_Quoted passage_

.....

By Modupe Gbadeyanka

Overall, African equity capital market transaction volume and value improved in 2017 over 2016. In terms of value, 2017 saw the largest initial public offerings (IPOs) over the trailing five-year period, and an increase in the total value of equity capital market (ECM) transactions of 49% between 2016 and 2017 in US dollar terms.

PwC released its 2017 African Capital Markets Watch publication today, which analyses equity, and debt capital market transactions that took place between 2013 and 2017 on exchanges throughout Africa, as well as transactions by African companies on international exchanges.

This report lists all new primary market equity initial public offerings (IPOs) and further offers (FOs) by listed companies, in which capital was raised on Africa’s principal stock markets and market segments. The report also includes IPO and FO activity of African companies on international exchanges or non-African companies on African exchanges, on an annual basis.

.....

_Recorded information_
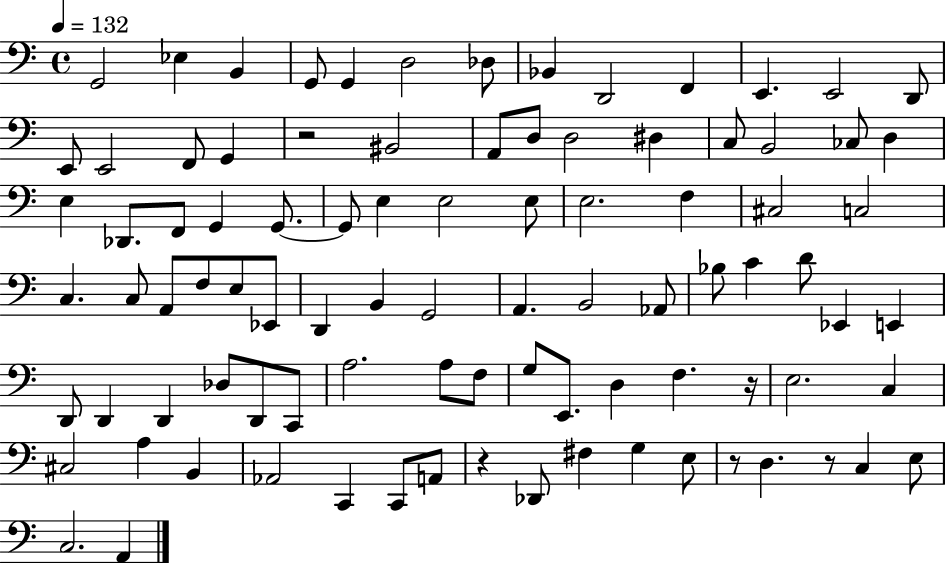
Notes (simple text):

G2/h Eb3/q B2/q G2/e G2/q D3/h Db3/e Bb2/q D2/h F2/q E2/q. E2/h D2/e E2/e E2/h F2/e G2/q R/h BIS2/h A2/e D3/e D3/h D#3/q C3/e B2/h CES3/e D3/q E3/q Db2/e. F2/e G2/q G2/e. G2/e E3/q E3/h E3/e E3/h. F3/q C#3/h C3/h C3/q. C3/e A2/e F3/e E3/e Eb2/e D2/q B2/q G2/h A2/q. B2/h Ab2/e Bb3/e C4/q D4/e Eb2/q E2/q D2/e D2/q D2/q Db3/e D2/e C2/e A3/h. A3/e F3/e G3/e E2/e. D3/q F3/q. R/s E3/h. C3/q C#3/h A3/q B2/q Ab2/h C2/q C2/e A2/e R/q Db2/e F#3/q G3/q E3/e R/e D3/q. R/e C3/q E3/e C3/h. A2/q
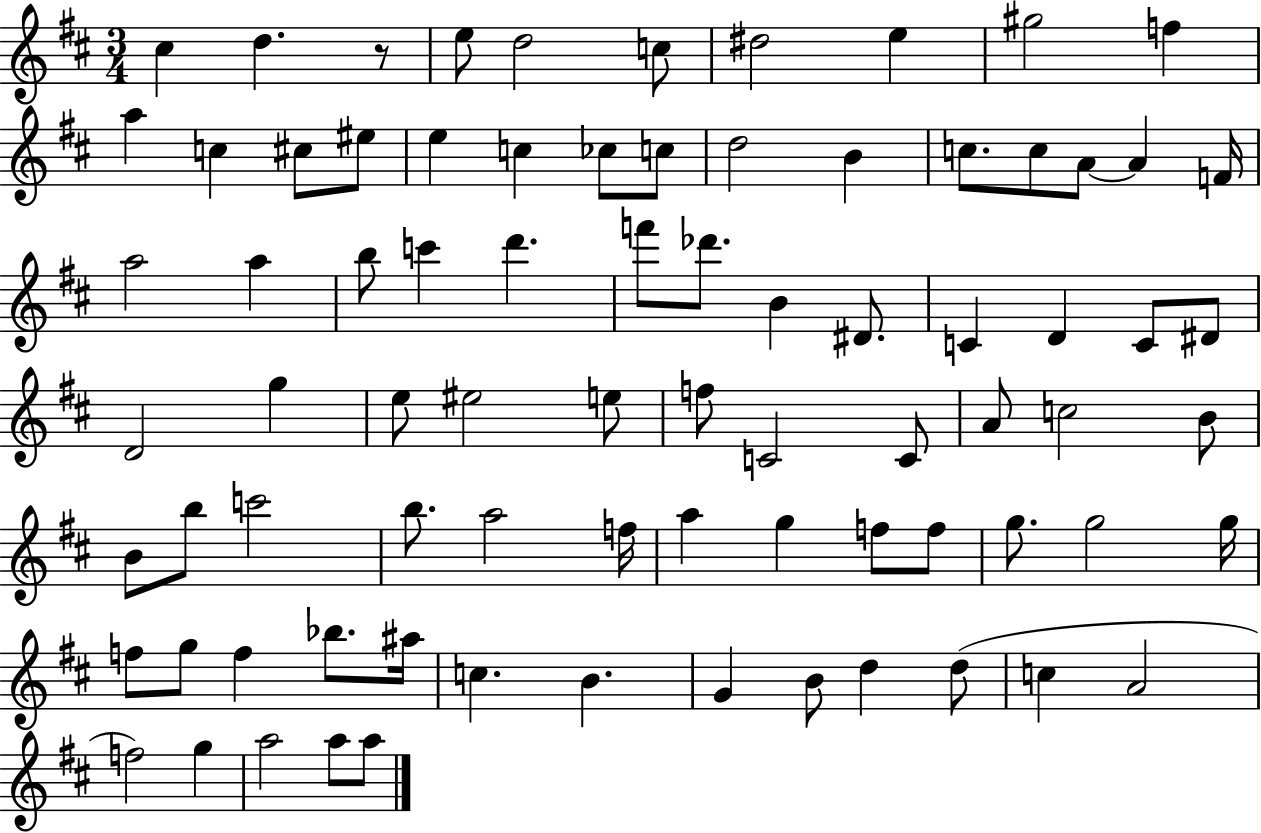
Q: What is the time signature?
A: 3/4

.....

_Tasks for this exercise_
a - According to the article on African capital markets, by what percentage did the total value of equity capital market transactions rise between 2016 and 2017 in US dollar terms?
b - List every abbreviation that the article on African capital markets spells out, along with its full form.
The data isn't needed for anything here.

_Outputs by task_
a - 49%

b -
- IPOs: initial public offerings
- ECM: equity capital market
- FOs: further offers